#### QUOTED PASSAGE:

But inevitably, we bump into the limits of our efforts. We are part of an industrial society that destroys the environment and kills life in the process. We pay taxes that are used, among other things, to subsidize farmers who practice factory farming. We don’t want roaches in our kitchen. And so on. Bottom line, we cannot claim innocence.

And we know that, deep down in our hearts. So deep down in our hearts, we condemn ourselves for being less than perfect. And this self-condemnation hurts: a burden of pain we carry around every day. And from this place of pain we lash out whenever we find someone who seems to be even more reprehensible morally than we find ourselves. That’s what Paul means when he says we are dead in the law. The law is made powerless by our pain.

This is why the law doesn’t work. All it does is invite sin. In fact, it creates two types of sinners: those who break it, and those who use it to put themselves above others. We know those two archetypes as sinners and Pharisees. But it is safe to say that both live within each of us.

The only thing that can free us from this suffering is grace. The forgiveness that tells us, “you are accepted, exactly the way you are, despite all you could have done better, despite the fact that you will never be perfect. You are accepted.” 

This is the message that Christ brought us: in the healing of the sick, in the embrace of the outcast. On the cross, he took our all our wrath, our self-loathing and our judgmental anger on himself to make us understand that we are redeemed to life. That in all our imperfection we have never been anything but forgiven.

If we realize that, then the word has accomplished its purpose. As the prophet puts it: The mountains and the hills burst into song, the brier turns into myrtle, and the pastures of the wilderness overflow.

As Pastor Kate told us last week, we don’t have to do anything to earn this grace. In fact, we can’t do anything. But of course, that’s not the way we roll. Inevitably, once we have experienced this renewal of our spirits, we ask ourselves, what is next? What am I going to do with this tremendous freedom? How can I share it with others?

#### DATA RECORDS:
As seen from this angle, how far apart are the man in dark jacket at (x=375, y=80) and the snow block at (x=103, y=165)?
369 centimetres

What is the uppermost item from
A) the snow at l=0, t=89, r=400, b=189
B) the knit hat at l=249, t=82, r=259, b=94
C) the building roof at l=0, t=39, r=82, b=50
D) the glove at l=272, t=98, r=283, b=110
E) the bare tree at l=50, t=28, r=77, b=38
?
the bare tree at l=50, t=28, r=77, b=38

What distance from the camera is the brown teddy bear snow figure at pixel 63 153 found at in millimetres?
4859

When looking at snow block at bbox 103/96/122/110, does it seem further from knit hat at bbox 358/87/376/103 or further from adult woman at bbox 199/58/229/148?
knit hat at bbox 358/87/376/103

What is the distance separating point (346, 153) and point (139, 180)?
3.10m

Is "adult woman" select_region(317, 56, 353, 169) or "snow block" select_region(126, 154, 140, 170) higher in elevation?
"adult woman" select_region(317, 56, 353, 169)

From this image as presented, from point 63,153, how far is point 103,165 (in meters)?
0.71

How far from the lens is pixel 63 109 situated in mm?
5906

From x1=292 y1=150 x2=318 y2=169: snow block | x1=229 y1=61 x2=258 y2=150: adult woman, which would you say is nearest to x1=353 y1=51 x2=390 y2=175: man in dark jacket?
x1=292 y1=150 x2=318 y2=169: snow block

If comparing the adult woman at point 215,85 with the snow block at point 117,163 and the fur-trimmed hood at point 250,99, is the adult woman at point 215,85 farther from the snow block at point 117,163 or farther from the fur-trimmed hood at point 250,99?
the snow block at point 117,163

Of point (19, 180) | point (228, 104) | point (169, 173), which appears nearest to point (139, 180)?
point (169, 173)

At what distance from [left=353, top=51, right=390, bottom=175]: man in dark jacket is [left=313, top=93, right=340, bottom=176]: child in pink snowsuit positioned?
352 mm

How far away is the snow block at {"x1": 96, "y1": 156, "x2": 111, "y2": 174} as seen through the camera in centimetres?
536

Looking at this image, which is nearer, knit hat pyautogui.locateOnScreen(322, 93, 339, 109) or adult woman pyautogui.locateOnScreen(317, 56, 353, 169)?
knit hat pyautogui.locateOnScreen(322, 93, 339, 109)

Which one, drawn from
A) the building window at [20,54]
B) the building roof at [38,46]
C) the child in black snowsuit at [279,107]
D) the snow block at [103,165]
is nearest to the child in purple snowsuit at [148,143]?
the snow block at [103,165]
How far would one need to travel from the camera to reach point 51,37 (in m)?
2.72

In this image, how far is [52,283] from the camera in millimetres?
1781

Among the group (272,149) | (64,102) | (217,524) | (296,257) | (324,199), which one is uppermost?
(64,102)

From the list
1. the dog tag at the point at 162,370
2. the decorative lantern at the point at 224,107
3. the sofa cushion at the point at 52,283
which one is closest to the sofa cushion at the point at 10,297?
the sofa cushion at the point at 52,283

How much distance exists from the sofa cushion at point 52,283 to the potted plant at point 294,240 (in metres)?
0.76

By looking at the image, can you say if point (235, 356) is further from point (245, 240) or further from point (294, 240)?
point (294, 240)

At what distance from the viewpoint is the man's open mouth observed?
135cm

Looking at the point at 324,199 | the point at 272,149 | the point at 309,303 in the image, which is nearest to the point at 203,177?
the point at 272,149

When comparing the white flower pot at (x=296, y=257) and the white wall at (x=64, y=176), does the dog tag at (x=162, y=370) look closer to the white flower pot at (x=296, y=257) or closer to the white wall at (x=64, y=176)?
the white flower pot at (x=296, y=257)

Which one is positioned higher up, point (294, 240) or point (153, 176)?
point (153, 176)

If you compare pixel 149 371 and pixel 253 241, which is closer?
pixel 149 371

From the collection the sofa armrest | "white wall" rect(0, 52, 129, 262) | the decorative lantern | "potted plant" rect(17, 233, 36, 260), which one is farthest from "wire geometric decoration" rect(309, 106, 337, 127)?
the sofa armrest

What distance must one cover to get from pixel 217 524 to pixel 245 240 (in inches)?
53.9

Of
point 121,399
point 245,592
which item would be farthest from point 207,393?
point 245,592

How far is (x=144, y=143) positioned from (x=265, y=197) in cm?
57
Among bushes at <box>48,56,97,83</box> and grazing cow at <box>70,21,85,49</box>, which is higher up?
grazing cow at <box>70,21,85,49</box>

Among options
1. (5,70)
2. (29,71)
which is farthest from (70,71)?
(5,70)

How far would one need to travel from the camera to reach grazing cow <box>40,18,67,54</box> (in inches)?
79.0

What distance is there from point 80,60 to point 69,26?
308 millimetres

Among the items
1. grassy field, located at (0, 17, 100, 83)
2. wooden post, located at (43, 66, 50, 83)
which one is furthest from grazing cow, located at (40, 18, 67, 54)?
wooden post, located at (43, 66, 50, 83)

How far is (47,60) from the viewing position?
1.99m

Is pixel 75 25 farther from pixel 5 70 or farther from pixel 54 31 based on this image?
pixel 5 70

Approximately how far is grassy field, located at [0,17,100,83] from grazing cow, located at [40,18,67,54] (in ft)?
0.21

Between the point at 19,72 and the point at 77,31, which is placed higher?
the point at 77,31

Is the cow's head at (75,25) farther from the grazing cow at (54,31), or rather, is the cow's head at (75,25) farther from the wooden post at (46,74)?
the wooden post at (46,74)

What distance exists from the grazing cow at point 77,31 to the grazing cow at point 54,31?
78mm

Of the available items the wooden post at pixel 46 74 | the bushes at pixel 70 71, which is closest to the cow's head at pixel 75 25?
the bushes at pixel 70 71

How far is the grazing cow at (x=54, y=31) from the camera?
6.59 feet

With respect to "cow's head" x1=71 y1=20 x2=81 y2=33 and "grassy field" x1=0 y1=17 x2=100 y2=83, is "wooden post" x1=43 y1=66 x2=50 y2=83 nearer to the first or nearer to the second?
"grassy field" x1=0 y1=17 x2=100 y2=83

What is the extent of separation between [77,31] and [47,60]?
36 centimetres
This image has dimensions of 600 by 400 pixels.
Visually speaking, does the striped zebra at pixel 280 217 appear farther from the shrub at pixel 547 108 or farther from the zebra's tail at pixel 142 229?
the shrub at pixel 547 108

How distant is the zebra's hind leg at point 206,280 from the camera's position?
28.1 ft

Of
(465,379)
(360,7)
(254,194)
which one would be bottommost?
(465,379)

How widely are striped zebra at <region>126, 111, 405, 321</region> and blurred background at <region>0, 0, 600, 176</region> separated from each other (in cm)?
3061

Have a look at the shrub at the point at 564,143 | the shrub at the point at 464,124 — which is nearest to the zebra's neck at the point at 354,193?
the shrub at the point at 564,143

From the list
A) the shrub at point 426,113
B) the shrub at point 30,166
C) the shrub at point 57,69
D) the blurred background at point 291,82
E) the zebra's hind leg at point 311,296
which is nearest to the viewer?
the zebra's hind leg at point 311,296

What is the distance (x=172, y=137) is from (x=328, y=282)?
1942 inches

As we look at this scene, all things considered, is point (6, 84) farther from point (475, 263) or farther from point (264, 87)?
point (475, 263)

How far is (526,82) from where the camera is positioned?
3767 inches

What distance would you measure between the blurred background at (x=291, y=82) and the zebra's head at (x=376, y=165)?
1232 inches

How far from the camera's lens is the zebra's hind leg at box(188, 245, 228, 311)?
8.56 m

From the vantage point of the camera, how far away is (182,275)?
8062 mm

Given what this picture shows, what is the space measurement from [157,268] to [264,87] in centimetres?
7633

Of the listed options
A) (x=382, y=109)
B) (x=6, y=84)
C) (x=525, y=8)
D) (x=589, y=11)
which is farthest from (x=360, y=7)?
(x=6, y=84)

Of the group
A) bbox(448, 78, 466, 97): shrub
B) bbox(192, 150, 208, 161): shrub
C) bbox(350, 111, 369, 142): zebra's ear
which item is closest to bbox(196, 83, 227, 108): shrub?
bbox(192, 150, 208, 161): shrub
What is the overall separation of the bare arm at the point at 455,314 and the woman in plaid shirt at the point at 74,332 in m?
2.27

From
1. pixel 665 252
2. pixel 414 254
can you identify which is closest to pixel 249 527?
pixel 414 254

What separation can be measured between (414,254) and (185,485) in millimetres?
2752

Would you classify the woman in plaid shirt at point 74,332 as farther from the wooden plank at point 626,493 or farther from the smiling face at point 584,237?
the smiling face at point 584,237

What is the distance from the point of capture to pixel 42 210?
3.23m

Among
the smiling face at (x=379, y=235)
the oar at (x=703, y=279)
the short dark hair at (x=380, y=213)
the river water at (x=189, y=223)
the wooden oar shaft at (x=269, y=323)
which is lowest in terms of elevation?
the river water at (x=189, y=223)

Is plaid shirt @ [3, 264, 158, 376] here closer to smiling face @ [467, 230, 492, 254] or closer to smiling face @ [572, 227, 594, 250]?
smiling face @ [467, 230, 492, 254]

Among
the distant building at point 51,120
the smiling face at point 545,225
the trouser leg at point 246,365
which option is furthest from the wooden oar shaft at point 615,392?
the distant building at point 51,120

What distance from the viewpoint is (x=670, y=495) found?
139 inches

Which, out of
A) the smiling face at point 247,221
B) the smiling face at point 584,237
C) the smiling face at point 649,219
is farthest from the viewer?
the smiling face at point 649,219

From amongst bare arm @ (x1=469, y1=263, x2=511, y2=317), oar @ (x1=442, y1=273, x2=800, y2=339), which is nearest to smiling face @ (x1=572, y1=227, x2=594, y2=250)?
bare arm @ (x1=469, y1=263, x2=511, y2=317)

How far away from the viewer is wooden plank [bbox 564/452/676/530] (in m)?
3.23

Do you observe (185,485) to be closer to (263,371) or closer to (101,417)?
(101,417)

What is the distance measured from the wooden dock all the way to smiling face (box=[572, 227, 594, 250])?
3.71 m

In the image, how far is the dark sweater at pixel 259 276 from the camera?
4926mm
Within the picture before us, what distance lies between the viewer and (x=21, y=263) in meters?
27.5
---
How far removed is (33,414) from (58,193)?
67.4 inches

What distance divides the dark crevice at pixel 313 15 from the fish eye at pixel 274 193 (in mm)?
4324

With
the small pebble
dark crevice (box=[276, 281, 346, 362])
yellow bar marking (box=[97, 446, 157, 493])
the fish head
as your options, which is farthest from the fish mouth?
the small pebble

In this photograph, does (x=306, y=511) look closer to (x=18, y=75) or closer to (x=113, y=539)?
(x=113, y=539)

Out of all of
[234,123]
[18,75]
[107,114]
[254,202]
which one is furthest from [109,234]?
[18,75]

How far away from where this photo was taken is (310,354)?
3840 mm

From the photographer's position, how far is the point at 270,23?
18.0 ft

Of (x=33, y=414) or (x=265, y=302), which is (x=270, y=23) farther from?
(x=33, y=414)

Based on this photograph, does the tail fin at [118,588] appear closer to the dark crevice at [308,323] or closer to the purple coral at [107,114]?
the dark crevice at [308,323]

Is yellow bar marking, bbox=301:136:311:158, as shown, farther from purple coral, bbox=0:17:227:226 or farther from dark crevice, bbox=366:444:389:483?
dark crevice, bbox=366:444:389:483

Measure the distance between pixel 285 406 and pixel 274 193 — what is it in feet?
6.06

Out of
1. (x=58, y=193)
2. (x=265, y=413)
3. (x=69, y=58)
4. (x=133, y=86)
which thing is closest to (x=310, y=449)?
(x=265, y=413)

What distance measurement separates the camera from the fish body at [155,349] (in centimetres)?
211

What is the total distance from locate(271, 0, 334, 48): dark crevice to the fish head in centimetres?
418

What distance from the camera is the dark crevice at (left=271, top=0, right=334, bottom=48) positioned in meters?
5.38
* * *
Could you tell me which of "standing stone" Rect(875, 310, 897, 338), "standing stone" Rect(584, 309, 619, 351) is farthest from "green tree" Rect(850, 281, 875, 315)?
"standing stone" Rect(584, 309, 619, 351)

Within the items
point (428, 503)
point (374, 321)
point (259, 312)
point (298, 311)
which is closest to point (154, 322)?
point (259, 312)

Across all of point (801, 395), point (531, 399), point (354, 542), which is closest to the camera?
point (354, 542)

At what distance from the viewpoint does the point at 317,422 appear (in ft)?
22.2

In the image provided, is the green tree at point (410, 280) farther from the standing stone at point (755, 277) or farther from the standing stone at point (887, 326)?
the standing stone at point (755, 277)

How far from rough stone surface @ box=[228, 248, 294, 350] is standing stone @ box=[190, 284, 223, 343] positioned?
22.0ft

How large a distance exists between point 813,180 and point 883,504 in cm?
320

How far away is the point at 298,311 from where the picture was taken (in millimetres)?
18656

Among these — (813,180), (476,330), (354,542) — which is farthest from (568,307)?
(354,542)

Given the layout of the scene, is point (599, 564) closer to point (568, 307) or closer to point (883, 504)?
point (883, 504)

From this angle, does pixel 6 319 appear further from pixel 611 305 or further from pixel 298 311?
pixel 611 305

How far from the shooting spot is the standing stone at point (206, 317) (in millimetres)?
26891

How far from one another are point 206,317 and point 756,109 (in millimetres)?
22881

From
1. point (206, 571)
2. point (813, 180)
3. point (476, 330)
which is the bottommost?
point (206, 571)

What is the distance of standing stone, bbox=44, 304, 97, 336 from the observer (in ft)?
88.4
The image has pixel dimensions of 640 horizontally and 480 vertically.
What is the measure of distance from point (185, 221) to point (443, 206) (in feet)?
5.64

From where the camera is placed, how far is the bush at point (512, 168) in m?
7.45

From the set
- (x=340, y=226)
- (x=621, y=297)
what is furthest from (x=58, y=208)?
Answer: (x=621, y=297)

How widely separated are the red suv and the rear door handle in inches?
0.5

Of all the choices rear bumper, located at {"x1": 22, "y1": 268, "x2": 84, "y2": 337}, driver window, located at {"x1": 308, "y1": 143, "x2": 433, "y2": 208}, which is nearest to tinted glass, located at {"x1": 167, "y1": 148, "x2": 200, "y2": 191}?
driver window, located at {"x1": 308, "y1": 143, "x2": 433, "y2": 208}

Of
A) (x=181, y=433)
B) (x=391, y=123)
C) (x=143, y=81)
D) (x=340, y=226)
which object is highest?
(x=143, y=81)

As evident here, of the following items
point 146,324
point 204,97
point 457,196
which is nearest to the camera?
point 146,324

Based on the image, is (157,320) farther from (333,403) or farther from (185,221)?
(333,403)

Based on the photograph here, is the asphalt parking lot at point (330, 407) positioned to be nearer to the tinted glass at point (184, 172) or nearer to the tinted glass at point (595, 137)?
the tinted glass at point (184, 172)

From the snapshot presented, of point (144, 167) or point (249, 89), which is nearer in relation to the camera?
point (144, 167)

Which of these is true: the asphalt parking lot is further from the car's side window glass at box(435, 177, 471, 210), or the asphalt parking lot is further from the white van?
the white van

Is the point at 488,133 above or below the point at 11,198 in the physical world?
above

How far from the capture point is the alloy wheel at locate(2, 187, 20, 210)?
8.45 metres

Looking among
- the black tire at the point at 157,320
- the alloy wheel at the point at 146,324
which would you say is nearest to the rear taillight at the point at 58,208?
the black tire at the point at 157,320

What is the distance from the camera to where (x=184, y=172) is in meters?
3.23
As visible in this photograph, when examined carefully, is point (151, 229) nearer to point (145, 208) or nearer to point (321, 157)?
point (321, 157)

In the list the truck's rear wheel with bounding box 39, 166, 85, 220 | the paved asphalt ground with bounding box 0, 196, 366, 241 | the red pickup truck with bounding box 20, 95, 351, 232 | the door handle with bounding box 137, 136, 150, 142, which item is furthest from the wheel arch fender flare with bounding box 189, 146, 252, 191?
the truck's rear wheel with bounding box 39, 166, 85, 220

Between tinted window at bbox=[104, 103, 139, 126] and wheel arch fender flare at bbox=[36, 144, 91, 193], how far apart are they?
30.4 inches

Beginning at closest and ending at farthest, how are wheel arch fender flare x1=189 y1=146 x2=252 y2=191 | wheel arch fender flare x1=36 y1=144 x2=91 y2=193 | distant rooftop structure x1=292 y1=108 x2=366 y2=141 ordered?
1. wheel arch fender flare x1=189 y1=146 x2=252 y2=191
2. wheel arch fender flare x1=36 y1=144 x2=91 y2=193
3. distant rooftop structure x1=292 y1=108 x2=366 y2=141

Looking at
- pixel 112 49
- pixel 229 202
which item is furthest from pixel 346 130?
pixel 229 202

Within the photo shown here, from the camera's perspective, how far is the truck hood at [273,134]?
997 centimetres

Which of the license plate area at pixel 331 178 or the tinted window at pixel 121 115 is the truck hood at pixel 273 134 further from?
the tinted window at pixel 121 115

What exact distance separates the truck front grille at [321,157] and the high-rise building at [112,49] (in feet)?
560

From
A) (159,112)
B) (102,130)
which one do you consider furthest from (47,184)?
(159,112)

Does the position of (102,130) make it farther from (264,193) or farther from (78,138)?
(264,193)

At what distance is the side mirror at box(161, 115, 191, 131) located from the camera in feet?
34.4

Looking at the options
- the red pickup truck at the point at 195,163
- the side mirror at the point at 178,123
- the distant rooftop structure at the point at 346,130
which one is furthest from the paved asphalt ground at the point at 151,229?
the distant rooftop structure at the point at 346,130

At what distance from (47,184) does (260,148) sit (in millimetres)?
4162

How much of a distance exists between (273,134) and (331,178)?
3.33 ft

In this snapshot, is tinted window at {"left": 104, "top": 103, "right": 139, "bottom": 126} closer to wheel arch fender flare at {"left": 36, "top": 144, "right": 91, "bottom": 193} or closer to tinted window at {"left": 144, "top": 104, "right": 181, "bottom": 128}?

#### GIVEN PROBLEM 1:
According to the sermon excerpt, what two types of sinners does the law create?
#### GIVEN PROBLEM 2:
Reproduce the sermon excerpt word for word between "This is why" and "anything but forgiven.", inclusive.
#### GIVEN PROBLEM 3:
In the sermon excerpt, which things did Christ take on himself on the cross? List all of them.

#### REPLY 1:
Those who break it, and those who use it to put themselves above others.

#### REPLY 2:
This is why the law doesn’t work. All it does is invite sin. In fact, it creates two types of sinners: those who break it, and those who use it to put themselves above others. We know those two archetypes as sinners and Pharisees. But it is safe to say that both live within each of us.

The only thing that can free us from this suffering is grace. The forgiveness that tells us, “you are accepted, exactly the way you are, despite all you could have done better, despite the fact that you will never be perfect. You are accepted.” 

This is the message that Christ brought us: in the healing of the sick, in the embrace of the outcast. On the cross, he took our all our wrath, our self-loathing and our judgmental anger on himself to make us understand that we are redeemed to life. That in all our imperfection we have never been anything but forgiven.

#### REPLY 3:
- our wrath
- our self-loathing
- our judgmental anger